▶ Work order:
Within the lines below, the span from the line with "2002湘南江の島 海の女王&海の王子コンテスト その29(海の王子)" to the line with "シンガポール発 ソーシャルメディア成功物語 第1巻", both ends included, is to be reproduced exactly, with pictures omitted.

▶ Data for this exercise:
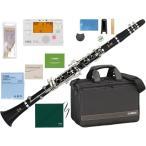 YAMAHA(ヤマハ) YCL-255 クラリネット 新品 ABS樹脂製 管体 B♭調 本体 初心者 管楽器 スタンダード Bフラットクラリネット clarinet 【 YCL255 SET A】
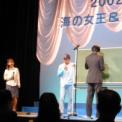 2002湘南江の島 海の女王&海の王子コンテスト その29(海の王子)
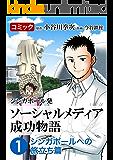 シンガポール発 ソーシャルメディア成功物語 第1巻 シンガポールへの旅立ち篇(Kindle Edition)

==

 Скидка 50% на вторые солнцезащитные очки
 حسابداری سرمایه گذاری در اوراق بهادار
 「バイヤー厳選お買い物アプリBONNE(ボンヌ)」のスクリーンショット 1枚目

▶ Result of the task:
 2002湘南江の島 海の女王&海の王子コンテスト その29(海の王子)
 シンガポール発 ソーシャルメディア成功物語 第1巻 シンガポールへの旅立ち篇(Kindle Edition)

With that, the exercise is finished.